Attaquons sans plus attendre par un morceau court et sans concession uploadé récemment en exclusivité sur Soundcloud, ce morceau tout entier est resté scotché à mon cerveau tel un locked groove infatigable dés la première écoute. Ce n’est sans doute pas son morceau le plus représentatif mais il illustre bien la diversité musicale de l’artiste et sa capacité à créer des beats accrocheurs.



Commençant le piano à onze ans, travaillant dans un magasin de disques local, ex-étudiant en musique, le belge originaire d’Anvers, Tim Van de Meutter (aka Locked Groove) est clairement un personnage obsédé par la musique.
Tim se met d’abord à la production en créant des morceaux de Dubstep avant de trouver sa voie en produisant un son plus proche de ses goûts : House & Techno.
Ce changement de registre est une révélation pour le jeune artiste qui obtient une reconnaissance presque immédiate avec la sortie de son premier morceau - “Drowning” - sur la selection DJ-Kicks de Scuba.
Suivront plusieurs sorties sur Hotflush (le réputé label de Scuba) et Turbo Recordings permettant d’affirmer le style de Locked Groove et d’asseoir sa notoriété.
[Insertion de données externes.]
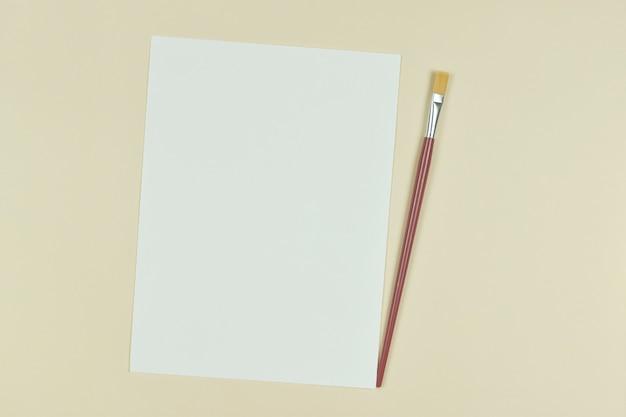 側面に絵筆とコピースペースであなたの作品をデザインする空の紙シートの上面図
Après une année complète de tournée et de production, nous rencontrons Locked Groove pour parler de sa carrière débutante et de ses perspectives d’avenir.
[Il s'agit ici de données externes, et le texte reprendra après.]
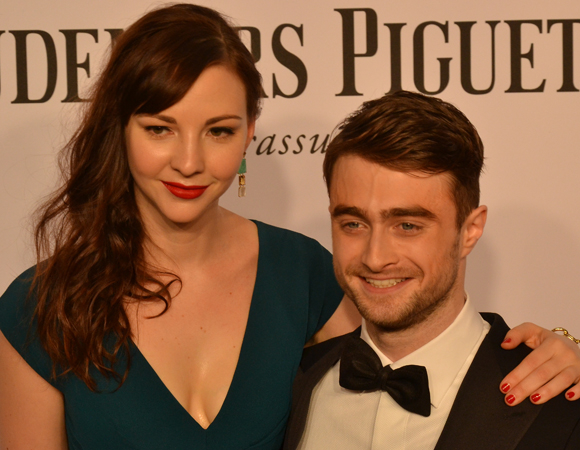 <p><em>Cripple of Inishmaan</em> star Daniel Radcliffe walks the red carpet with date Erin Darke.</p><br />(© David Gordon)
La sortie de “Drowning” sur la compilation de Scuba a grandement contribué à lancer ta carrière, à quel point étais-tu expérimenté à l’époque ? Tu tournais déjà souvent ?
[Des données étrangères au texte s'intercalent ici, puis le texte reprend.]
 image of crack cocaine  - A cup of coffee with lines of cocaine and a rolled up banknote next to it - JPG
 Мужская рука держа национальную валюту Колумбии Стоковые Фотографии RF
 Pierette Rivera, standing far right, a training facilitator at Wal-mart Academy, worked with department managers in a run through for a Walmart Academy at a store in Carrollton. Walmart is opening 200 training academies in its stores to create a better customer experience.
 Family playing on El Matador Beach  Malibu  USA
Je n’étais pas expérimenté pour ce qui est de la production, je ne dirais pas que je le suis aujourd’hui non plus. Drowning est un morceau très simple de genre 5 pistes.
Je ne savais pas vraiment ce que je faisais, je faisais simplement quelque chose qui me semblait sonner bien.
En tant que DJ j’avais déjà pas mal d’expérience parce que je mixais depuis un moment déjà. Je dis toujours que j’étais un DJ avant d’être un producteur, c’est quelque chose que je trouve très important. Ça se perd un peu, les gens sont souvent producteurs avant de devenir DJ pour gagner de l’argent.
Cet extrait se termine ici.